— А чего вы ждете?
— Ухода.
— Разве можно уйти лежа? — удивилась Майка.
— Разве можно уйти иначе? — ответно удивился извилистый камень.
— Ну, — Майка задумалась, — под лежачий камень вода не течет.
— Все течет. Пустынные волны меняют свое направление. Там, где дни облачны и кратки, вечное озеро расступается, оно близится к племени, что не боится умирать. Ты видишь его красоту?
Этот камень был, пожалуй, даже слишком извилистым.
— Не вижу, — оглядевшись, сказала Майка.
— А мы видим. Мы слышим, мы созерцаем, мы приближаем наш покой… Век за веком, эпоха за эпохой, время за временем…
— Веками сидеть и ничего не делать.

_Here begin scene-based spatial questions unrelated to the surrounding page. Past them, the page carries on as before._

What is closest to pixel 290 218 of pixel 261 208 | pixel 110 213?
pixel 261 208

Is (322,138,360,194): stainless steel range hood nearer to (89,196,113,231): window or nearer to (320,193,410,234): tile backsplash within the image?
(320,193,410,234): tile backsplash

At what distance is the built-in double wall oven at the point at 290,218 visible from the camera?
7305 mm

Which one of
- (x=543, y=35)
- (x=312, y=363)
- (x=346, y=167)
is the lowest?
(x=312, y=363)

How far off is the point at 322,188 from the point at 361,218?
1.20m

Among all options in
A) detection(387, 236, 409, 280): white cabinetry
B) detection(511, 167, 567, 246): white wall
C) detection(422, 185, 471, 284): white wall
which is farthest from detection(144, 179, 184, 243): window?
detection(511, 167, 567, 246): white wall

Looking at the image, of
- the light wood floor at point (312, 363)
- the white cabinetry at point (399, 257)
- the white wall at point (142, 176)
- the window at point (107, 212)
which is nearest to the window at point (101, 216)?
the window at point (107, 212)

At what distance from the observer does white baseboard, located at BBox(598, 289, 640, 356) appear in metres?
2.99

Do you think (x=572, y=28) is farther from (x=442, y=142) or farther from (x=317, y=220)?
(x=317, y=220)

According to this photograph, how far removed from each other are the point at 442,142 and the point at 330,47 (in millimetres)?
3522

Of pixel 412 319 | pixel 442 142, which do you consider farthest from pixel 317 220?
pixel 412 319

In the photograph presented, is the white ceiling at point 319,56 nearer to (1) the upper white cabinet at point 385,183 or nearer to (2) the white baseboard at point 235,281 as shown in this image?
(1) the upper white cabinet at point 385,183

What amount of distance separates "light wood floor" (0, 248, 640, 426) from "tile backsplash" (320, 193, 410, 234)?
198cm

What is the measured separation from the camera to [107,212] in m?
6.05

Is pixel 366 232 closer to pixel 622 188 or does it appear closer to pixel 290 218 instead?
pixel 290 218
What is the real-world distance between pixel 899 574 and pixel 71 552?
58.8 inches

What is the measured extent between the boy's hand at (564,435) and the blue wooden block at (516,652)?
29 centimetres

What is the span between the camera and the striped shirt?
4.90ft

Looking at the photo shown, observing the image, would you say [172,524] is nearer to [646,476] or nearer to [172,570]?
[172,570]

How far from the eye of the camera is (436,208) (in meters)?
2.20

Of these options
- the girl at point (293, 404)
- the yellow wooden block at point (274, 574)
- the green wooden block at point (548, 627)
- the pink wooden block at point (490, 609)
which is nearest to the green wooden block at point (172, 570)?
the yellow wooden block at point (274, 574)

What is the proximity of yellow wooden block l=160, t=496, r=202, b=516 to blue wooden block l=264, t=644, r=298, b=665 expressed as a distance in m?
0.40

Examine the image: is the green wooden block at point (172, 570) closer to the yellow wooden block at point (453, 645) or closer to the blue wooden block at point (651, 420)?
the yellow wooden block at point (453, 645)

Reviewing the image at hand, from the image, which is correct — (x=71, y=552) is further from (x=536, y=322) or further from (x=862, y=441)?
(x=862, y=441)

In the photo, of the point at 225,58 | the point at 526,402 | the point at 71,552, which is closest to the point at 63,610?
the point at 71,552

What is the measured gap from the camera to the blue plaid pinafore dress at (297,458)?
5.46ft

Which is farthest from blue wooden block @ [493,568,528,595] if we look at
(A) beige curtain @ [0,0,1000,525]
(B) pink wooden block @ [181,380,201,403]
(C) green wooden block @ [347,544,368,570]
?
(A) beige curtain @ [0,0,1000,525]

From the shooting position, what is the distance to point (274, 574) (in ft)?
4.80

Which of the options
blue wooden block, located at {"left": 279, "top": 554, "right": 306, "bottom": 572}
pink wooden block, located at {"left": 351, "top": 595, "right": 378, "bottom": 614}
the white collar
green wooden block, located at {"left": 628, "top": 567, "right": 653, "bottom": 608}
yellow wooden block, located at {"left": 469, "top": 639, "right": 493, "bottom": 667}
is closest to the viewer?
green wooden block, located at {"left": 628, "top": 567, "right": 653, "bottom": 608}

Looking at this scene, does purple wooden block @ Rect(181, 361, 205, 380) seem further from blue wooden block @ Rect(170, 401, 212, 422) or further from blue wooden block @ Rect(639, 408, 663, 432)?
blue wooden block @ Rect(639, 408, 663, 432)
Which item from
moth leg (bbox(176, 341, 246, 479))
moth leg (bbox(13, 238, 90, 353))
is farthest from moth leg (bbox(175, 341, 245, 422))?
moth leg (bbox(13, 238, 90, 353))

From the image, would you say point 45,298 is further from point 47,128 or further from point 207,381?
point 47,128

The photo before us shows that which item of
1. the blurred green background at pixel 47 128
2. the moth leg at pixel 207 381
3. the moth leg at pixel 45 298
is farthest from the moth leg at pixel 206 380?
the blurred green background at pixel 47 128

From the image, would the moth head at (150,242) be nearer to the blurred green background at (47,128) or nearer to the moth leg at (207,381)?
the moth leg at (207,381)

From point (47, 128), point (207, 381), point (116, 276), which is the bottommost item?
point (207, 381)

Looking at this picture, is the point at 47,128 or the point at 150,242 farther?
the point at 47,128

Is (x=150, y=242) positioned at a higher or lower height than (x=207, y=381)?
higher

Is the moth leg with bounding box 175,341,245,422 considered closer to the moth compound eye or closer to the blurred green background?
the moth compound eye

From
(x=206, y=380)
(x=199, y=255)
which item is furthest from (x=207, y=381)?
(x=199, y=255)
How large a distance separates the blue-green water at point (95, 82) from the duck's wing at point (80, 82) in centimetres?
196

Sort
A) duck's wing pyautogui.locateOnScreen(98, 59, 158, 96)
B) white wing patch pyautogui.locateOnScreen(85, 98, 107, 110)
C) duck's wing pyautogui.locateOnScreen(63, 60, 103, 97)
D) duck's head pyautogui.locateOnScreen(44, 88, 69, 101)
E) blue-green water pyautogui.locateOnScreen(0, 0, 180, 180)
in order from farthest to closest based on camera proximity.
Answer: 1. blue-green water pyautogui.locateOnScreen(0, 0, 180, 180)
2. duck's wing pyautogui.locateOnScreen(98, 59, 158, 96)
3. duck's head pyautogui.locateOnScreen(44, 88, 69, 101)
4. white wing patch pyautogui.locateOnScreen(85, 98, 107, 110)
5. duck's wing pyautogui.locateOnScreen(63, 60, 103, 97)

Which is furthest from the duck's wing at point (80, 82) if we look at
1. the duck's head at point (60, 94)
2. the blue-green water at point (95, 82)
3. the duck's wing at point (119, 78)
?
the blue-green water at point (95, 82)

Я б умерла со скуки…
— Мы видим то, на что другие не смотрят, мы слышим то, что иным недоступно. Ты слышишь?
Ветер вновь донес обрывок птичьей песни.
— Кукушка сказала «ку», — сказала девочка.
— Что это значит?
— Птица сообщает, что кому-то жить осталось всего одно «ку». То есть немного.
— Разве можно зависеть от глупой птицы?
— Не знаю, — пожала плечами девочка. — Так говорят.
— Слышишь звон… — сказал камень и, кажется, насторожился. Если б у него были уши, то можно было утверждать, что он их навострил.
Майка тоже прислушалась, но ничего нового не уловила.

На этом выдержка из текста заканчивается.